[Short text fragments from websites]
---------------
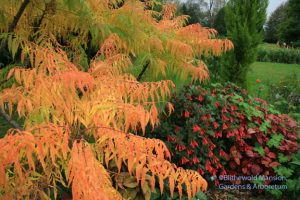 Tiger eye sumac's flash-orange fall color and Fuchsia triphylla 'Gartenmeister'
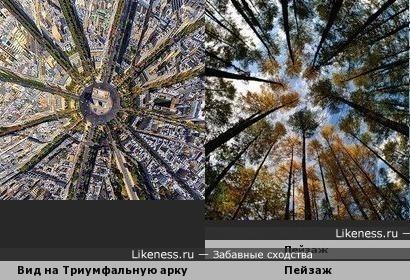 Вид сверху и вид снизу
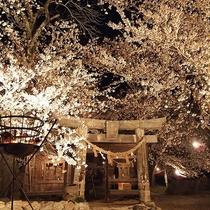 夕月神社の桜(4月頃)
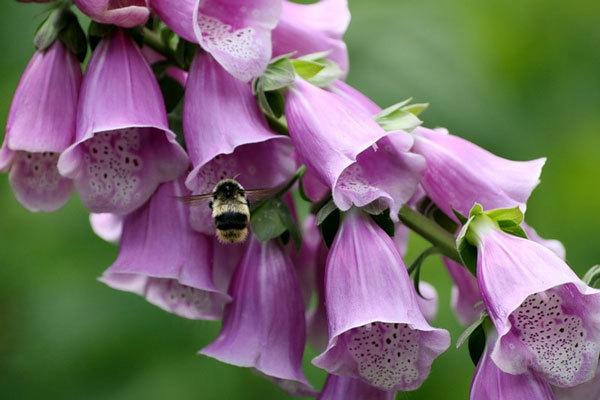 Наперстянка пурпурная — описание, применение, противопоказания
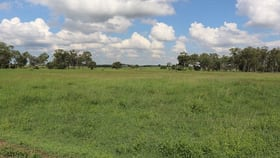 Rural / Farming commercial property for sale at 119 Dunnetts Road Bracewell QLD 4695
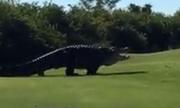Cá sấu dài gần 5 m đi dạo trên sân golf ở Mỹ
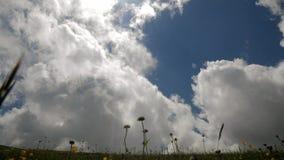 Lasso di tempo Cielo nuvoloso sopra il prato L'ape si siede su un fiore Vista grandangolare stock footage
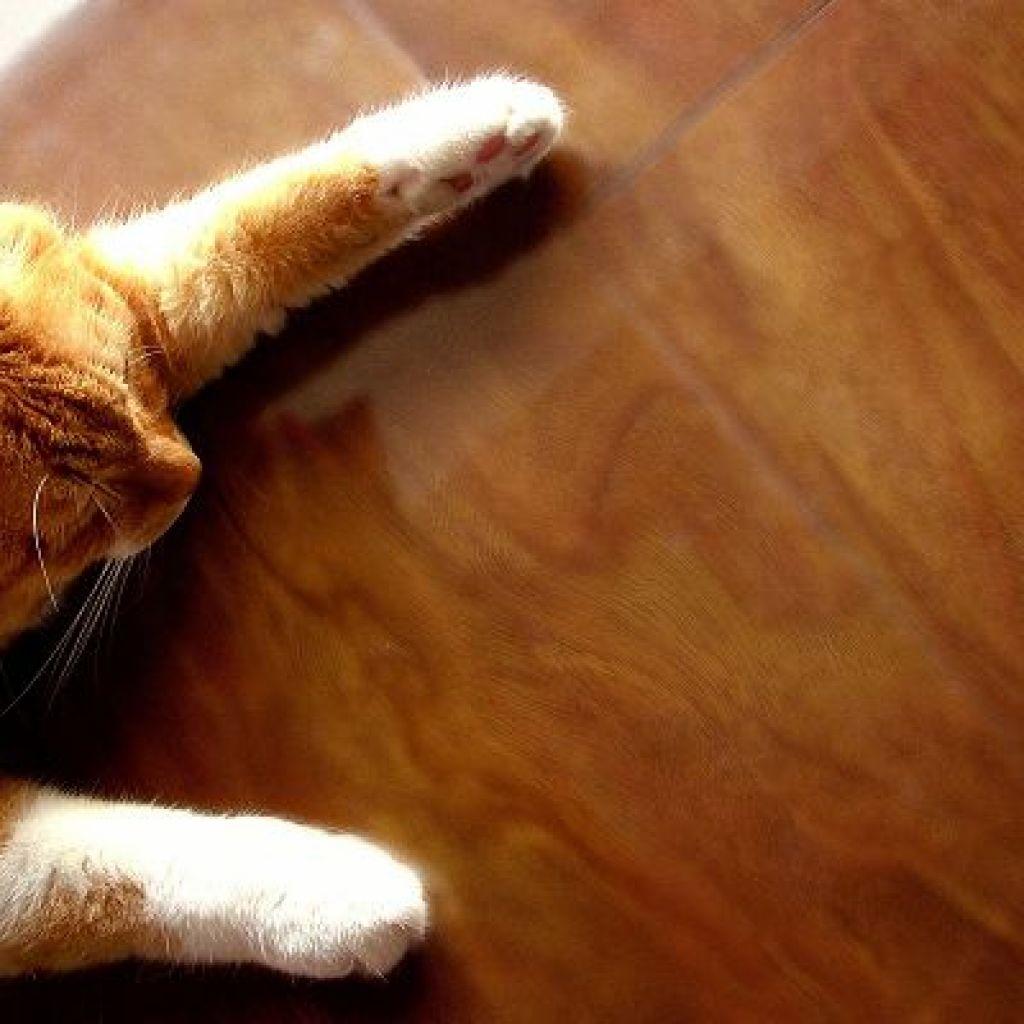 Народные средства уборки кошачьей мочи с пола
---------------
### Task prompt:
Reproduce all of the entries word for word, skipping any pictures they hold.

### Result:
 Tiger eye sumac's flash-orange fall color and Fuchsia triphylla 'Gartenmeister'
 Вид сверху и вид снизу
 夕月神社の桜(4月頃)
 Наперстянка пурпурная — описание, применение, противопоказания
 Rural / Farming commercial property for sale at 119 Dunnetts Road Bracewell QLD 4695
Cá sấu dài gần 5 m đi dạo trên sân golf ở Mỹ
 Lasso di tempo Cielo nuvoloso sopra il prato L'ape si siede su un fiore Vista grandangolare stock footage
 Народные средства уборки кошачьей мочи с пола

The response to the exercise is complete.